Sezione di testo »
============================================================

Mi invia questo articolo Sara Porru, giovane valorosa laureata in Giurisprudenza con una bella tesi sulle ordinanze di necessità. Non nascondo la soddisfazione nell’intravedere in questo scritto qualche esito del mio insegnamento, sempre ispirato ai valori di civiltà trasfusi nella nostra Costituzione.

C’è nel Paese e in Sardegna un dibattito sulla “emergenza accattoni”. Ne ha parlato anche, in un editoriale, don Francesco Mariani sul giornale della diocesi di Nuoro, “l’Ortobene“, l’altra settimana, con toni severi, dando a molti l’impressione di aver forse scordato  che Cristo viveva e predicava fra i disperati della terra. In Sardegna c’è un rilevante precedente.
Come si ricorderà, con ordinanza di necessità e urgenza del giugno 2016, il Sindaco di Sassari ha proclamato guerra all’accattonaggio molesto vietandolo, a tempo indeterminato, in tutta la città. Prime fra tutte “le aree prospicienti i luoghi di culto”. La misura contro gli accattoni insistenti dai “modi e toni minacciosi” è stata prevista perché il fenomeno in città è fortemente diffuso, minaccia il decoro urbano e, soprattutto, il senso di sicurezza dei suoi abitanti.

============================================================

Materiale fornito »

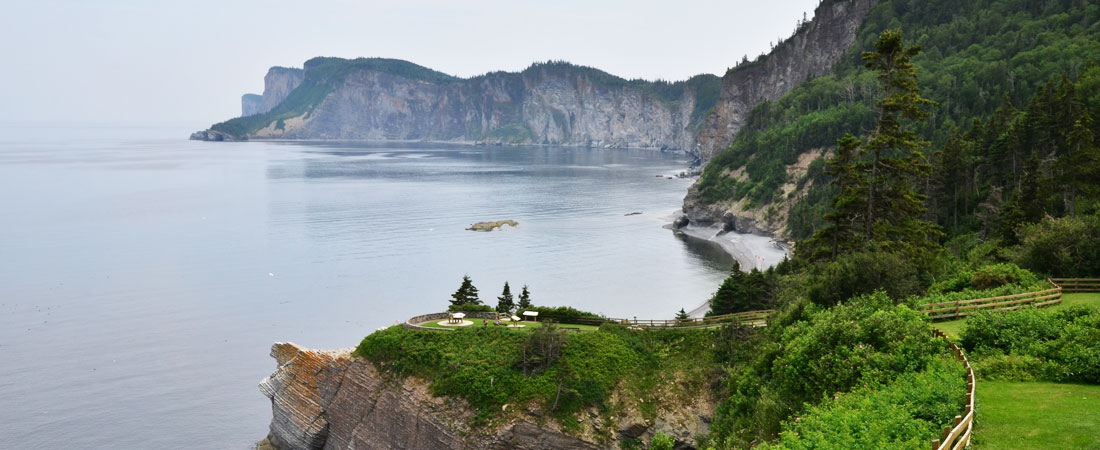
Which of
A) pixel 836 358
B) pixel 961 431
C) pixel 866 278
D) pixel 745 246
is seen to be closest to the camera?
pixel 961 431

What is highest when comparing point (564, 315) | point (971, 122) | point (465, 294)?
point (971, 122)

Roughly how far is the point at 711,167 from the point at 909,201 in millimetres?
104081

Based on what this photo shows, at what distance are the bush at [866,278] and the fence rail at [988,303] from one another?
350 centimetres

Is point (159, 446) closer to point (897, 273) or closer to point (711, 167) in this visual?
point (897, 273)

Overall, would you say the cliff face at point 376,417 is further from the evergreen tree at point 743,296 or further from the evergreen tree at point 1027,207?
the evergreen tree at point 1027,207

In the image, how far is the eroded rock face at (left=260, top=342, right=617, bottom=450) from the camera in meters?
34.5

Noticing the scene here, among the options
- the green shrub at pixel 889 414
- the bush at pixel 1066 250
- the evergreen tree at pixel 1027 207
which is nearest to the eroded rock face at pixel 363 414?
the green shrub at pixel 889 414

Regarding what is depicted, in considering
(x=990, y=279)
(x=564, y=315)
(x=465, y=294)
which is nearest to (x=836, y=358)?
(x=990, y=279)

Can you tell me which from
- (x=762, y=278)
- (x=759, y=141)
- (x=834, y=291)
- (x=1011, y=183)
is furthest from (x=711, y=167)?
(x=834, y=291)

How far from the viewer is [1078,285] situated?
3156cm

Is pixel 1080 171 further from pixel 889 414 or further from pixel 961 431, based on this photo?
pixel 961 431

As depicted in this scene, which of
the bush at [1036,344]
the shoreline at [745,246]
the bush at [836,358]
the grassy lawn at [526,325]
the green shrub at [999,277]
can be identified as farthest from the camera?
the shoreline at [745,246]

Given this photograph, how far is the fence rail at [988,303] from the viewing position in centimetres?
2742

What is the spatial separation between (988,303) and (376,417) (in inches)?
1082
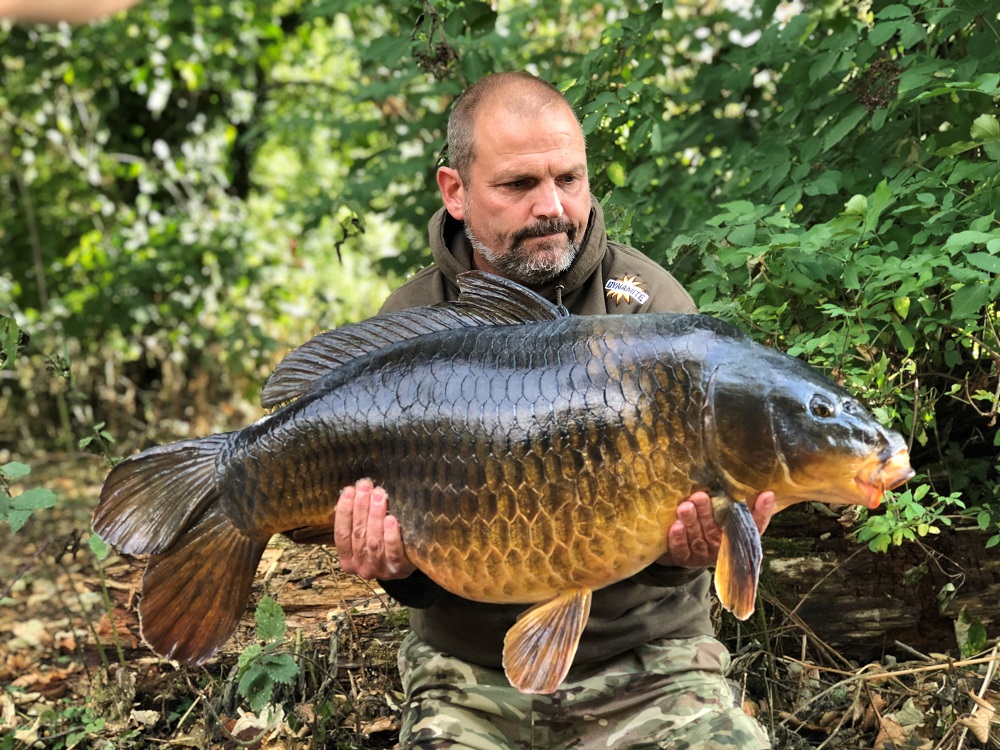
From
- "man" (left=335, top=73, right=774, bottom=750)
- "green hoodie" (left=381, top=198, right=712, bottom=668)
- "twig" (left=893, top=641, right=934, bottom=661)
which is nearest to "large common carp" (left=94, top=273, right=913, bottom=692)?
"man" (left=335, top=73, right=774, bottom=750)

============================================================

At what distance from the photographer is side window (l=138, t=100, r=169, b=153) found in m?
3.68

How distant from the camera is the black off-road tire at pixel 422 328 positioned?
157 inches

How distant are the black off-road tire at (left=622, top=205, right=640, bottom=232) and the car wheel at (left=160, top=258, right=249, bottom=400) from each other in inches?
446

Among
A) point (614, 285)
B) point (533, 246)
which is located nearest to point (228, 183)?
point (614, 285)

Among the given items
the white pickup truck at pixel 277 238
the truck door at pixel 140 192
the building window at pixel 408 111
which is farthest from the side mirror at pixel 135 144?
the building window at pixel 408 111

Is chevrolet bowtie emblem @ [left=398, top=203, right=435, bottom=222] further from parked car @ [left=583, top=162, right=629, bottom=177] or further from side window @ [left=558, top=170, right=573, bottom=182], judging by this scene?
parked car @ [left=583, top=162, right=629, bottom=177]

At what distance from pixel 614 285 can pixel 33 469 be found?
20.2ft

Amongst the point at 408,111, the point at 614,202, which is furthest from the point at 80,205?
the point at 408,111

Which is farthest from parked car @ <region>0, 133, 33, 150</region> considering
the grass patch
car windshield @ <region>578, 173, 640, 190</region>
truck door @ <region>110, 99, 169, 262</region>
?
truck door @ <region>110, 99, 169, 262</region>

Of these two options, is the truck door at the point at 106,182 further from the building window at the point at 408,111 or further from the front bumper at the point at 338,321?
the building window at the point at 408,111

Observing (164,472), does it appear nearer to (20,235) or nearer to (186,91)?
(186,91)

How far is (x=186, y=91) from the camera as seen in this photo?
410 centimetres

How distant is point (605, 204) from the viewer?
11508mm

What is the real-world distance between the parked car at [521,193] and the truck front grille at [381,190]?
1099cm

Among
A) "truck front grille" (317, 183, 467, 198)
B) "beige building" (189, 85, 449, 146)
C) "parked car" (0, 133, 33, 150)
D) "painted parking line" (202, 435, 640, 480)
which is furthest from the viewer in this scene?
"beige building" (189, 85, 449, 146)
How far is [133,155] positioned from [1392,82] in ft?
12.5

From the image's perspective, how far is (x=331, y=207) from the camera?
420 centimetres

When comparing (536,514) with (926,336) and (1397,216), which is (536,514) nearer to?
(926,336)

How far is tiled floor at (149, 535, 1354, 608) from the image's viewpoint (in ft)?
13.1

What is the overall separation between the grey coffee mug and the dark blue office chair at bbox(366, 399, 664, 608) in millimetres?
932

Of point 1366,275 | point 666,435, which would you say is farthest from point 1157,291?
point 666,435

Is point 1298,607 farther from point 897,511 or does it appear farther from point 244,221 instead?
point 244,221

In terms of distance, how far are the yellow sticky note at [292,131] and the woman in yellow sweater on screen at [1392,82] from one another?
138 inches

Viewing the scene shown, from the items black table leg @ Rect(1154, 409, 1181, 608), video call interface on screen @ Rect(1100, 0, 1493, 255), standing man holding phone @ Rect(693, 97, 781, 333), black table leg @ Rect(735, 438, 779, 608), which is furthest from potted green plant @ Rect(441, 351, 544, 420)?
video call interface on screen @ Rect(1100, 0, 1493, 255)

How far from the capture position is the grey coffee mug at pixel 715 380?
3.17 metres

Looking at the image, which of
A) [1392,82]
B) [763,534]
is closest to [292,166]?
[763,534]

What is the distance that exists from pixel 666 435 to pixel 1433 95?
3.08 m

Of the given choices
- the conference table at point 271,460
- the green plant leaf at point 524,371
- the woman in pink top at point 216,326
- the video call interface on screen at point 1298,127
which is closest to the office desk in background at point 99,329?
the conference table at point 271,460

============================================================

Compito assegnato 1 » Stampa il passo del testo sull'accattonaggio che comincia con "Come si ricorderà, con" e prosegue fino a "dei suoi abitanti.".
Compito assegnato 2 »
Rispondi, per favore, a queste domande sul testo sull'accattonaggio:
(a) In quale materia si è laureata Sara Porru?
(b) Come si chiama il giornale della diocesi di Nuoro?
(c) In quale mese e anno il Sindaco di Sassari ha emesso l'ordinanza contro l'accattonaggio molesto?
Compito assegnato 3 » Elenca tutti i nomi propri di luogo che compaiono nel testo sull'accattonaggio.

Risposta corretta 1 »
Come si ricorderà, con ordinanza di necessità e urgenza del giugno 2016, il Sindaco di Sassari ha proclamato guerra all’accattonaggio molesto vietandolo, a tempo indeterminato, in tutta la città. Prime fra tutte “le aree prospicienti i luoghi di culto”. La misura contro gli accattoni insistenti dai “modi e toni minacciosi” è stata prevista perché il fenomeno in città è fortemente diffuso, minaccia il decoro urbano e, soprattutto, il senso di sicurezza dei suoi abitanti.

Risposta corretta 2 »
(a) In Giurisprudenza.
(b) "l'Ortobene".
(c) Nel giugno 2016.

Risposta corretta 3 » Sardegna, Nuoro, Sassari